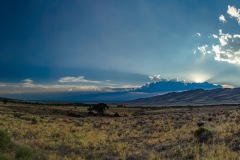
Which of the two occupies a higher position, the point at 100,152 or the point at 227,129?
the point at 227,129

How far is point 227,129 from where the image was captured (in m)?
19.3

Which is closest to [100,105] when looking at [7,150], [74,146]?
[74,146]

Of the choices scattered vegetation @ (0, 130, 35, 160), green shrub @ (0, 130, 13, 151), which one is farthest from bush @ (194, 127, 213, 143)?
green shrub @ (0, 130, 13, 151)

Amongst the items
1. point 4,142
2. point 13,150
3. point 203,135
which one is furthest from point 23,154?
point 203,135

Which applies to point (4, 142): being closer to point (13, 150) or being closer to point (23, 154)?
point (13, 150)

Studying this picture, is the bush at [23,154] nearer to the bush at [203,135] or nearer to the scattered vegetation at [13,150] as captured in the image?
the scattered vegetation at [13,150]

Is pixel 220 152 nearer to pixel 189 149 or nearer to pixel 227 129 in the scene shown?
pixel 189 149

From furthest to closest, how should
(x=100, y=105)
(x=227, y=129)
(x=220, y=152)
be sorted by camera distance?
(x=100, y=105), (x=227, y=129), (x=220, y=152)

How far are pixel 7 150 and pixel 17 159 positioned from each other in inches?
75.2

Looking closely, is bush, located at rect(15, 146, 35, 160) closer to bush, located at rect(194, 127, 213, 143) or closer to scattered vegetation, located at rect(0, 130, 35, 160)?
scattered vegetation, located at rect(0, 130, 35, 160)

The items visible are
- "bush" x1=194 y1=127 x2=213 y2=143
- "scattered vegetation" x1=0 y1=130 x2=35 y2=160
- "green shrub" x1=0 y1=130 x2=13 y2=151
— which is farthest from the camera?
"bush" x1=194 y1=127 x2=213 y2=143

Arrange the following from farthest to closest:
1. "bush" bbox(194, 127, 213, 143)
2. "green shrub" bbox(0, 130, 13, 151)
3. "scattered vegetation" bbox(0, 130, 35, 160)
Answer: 1. "bush" bbox(194, 127, 213, 143)
2. "green shrub" bbox(0, 130, 13, 151)
3. "scattered vegetation" bbox(0, 130, 35, 160)

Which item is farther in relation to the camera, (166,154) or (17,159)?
(166,154)

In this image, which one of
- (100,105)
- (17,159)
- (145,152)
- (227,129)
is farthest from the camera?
(100,105)
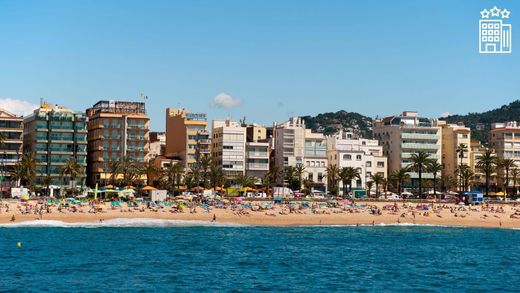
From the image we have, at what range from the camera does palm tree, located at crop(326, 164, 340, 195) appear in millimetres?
139250

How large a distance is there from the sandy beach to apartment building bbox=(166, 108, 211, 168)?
39.3 m

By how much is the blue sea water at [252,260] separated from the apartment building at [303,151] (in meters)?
55.9

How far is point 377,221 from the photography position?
98.7 meters

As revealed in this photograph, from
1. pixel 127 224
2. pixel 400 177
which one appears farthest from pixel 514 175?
pixel 127 224

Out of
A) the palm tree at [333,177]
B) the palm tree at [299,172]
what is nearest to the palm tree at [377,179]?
the palm tree at [333,177]

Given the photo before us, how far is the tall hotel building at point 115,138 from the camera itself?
137875 mm

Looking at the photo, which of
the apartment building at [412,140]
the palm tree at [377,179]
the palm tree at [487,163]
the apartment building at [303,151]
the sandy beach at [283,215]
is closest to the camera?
the sandy beach at [283,215]

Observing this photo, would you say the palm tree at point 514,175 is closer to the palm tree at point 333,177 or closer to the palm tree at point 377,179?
the palm tree at point 377,179

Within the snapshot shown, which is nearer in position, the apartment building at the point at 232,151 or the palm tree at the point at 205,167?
the palm tree at the point at 205,167

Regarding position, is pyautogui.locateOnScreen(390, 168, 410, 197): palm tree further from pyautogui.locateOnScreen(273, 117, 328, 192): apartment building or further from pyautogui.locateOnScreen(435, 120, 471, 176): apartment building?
pyautogui.locateOnScreen(435, 120, 471, 176): apartment building

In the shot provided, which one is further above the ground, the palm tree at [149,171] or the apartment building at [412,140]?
the apartment building at [412,140]

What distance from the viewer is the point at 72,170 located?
124188 millimetres

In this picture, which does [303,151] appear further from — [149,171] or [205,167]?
[149,171]

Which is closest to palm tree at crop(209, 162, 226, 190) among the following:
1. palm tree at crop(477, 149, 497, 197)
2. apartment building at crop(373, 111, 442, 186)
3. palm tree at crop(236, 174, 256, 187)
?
palm tree at crop(236, 174, 256, 187)
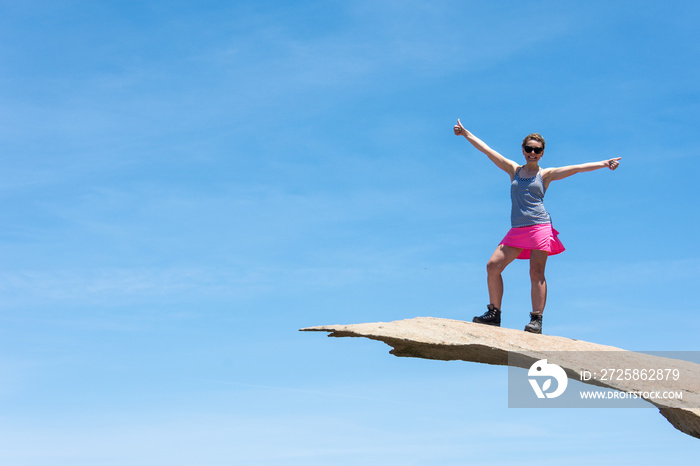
-=-=-
> _Task statement_
Which lines in the rows above contain the word "camera"? Return each of them in full.

> _Solved problem_
be sorted by camera distance?
— which is farthest from the camera?
Which item is farther in relation to the camera, (166,154) or (17,159)?
is farthest from the camera?
From the image we have, at what range from the camera does palm tree, located at crop(326, 164, 340, 195) appear in millimetres?
Given the photo before us, how far is the tall hotel building at point 115,138 from the camera itself?
is closest to the camera?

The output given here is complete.